The ability to generate data on such a massive scale allows reinforcement learning algorithms to pinpoint exactly which actions or series of steps mattered most in reaching a goal, which is critical to solving dynamic real-world problems.

AirSim is also well-suited to modeling situations where people’s unpredictable behavior comes into play, Kapoor said. In those cases, there are no immutable laws of motion or physics on which to rely.

“We can’t use our existing control techniques, so you need something to create a world that mimics all this unstructured behavior. And that’s what AirSim does very well — it allows you to create data that represents the chaos of human life,” Kapoor said.

In the first leg of DARPA’s Subterranean Challenge, winning Team Explorer used Microsoft’s AirSim simulation technology to help build autonomous vehicles and drones that could map and locate objects in underground mines. Photo courtesy of Carnegie Mellon University.

Building an ecosystem of partners

Helping customers transition from automated to autonomous systems — a shift that Microsoft says is foundational to the fourth industrial revolution  — will require more than one company acting alone.

In addition to its strong portfolio of Internet of Things services, Microsoft’s partnerships with companies like Fresh Consulting will help customers who see the benefits that AI-powered autonomous systems could offer but who may need conceptual or technical help in building them.

Other collaboration and partnership announcements include simulation software makers AnyLogic, CGTech, solution providers Neal Analytics and enterprise drone software maker 3DR.

In a warehouse of today, said Fresh Consulting CEO Jeff Dance, companies have to build a lot of infrastructure around an automated robot arm that can only pick up an object of a certain size or in a certain orientation. They may create special shelving or pallets that need to be redesigned if the process or product changes. By contrast, autonomous systems are designed to adapt to the world around them.

“When you can create an autonomous machine that can deal with new situations it’s never seen before, you don’t have to create that infrastructure, and that’s a huge benefit,” Dance said.

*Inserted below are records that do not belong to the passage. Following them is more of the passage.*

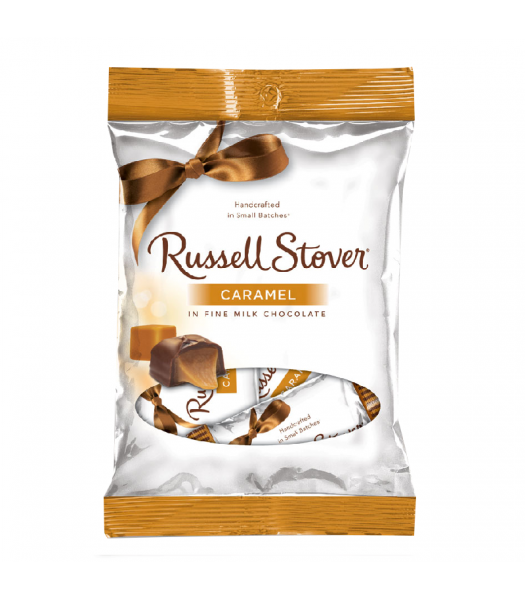 Russell Stover Caramel Milk Chocolate - 2.95oz (84g) Sweets and Candy Russell Stover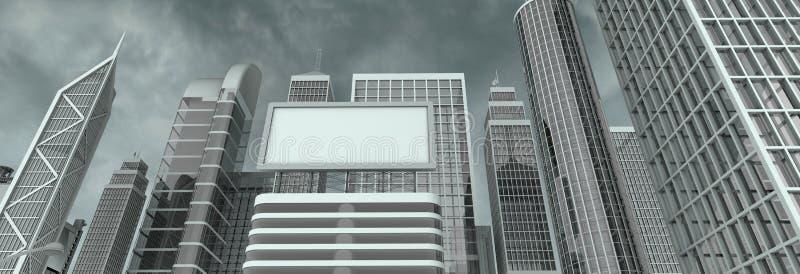 Download Wall street billboard stock illustration. Illustration of financial - 6535505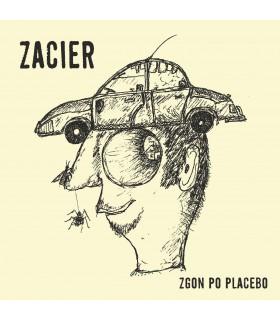 ZACIER - Zgon po placebo [CD] (PREORDER Z AUTOGRAFAMI)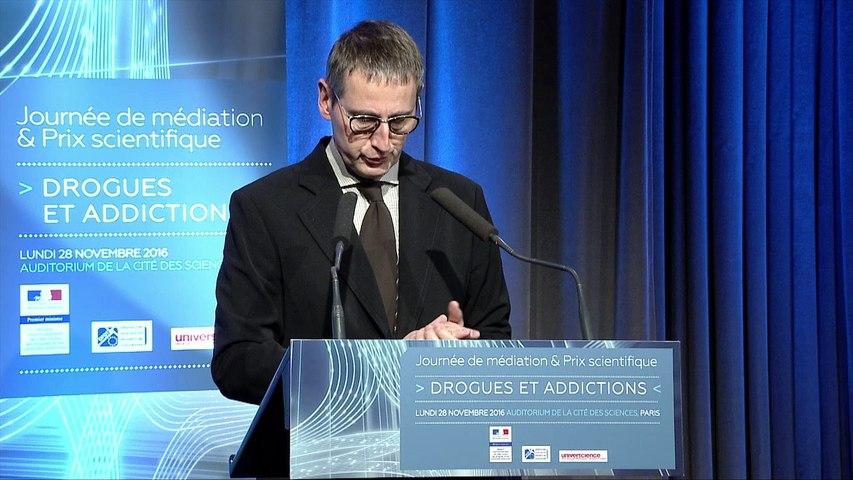 1 - Journée de médiation et Prix scientifique MILDECA « Drogues et addictions », 28 novembre 2016 – Ouverture - Bruno Maquart, président d'Universcience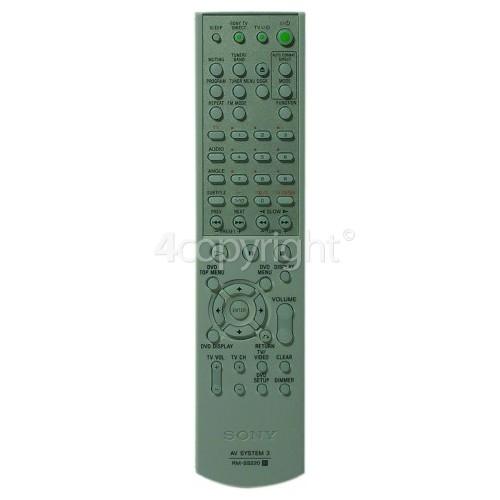 Sony DAVSB100 Remote Control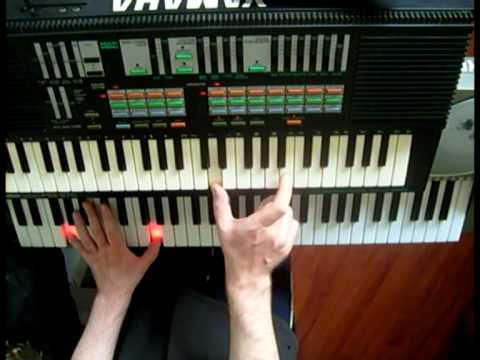 How To Play Surface of The Sun Keyboard Lesson Tutorial NO.1 EASY WAY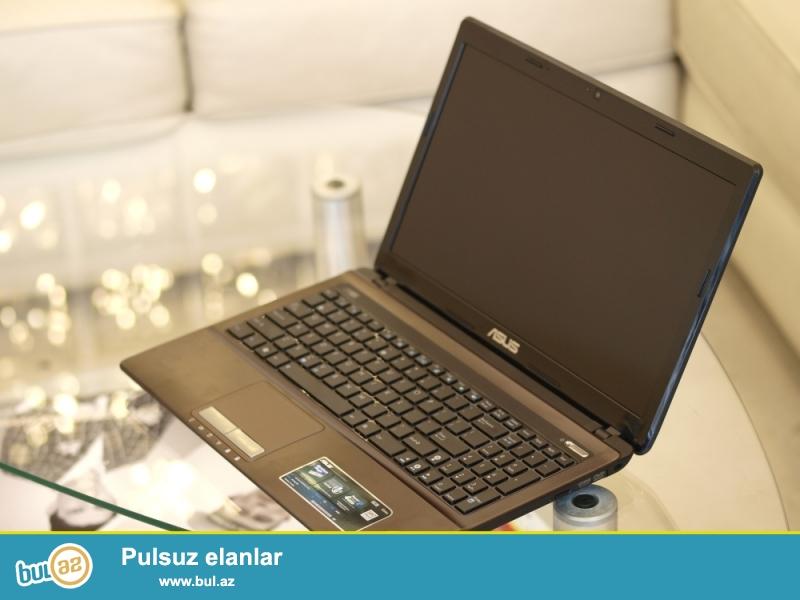 Asus-k53s<br /> Pro:i7 2670  <br /> Ram:8GB<br /> Vga:2GB Nvidia 540<br /> Hdd:500GB<br /> Screen:15...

Fresh Consulting is also developing a fleet of autonomous tractors that can deliver panels and other materials to workers assembling outdoor solar farms ­— as they’re needed in the field. With persistent labor shortages in the construction industry, that allows installations to go quicker and employees to focus on more interesting parts of the job, Dance said.

Microsoft is partnering with systems integrators like Fresh Consulting to help customers that are interested in autonomous systems but don’t have core expertise in hardware or software design, Pall said.

It’s still an emerging industry, and Microsoft is still in the process of listening to early customers to refine its autonomous systems toolchain and help put all the puzzle pieces together, he said.

“Eventually we will get to a platform that becomes absolutely accessible to everyone, and that will be the tipping point in how we build things the old way and how we build things in entirely new ways,” Pall said.

“But what we’ve seen through history is that it’s the folks who embrace these big leaps early, not the ones who move slowly until their comfort levels are hit, who emerge as leaders in the new paradigm. And you can definitely tell from talking to customers who is really leaping.”

Top image: Microsoft partner Fresh Consulting, based in Bellevue, Washington, helps customers build autonomous systems such as these tractors that can autonomously deliver materials to workers assembling solar farms. Photo courtesy of Fresh Consulting.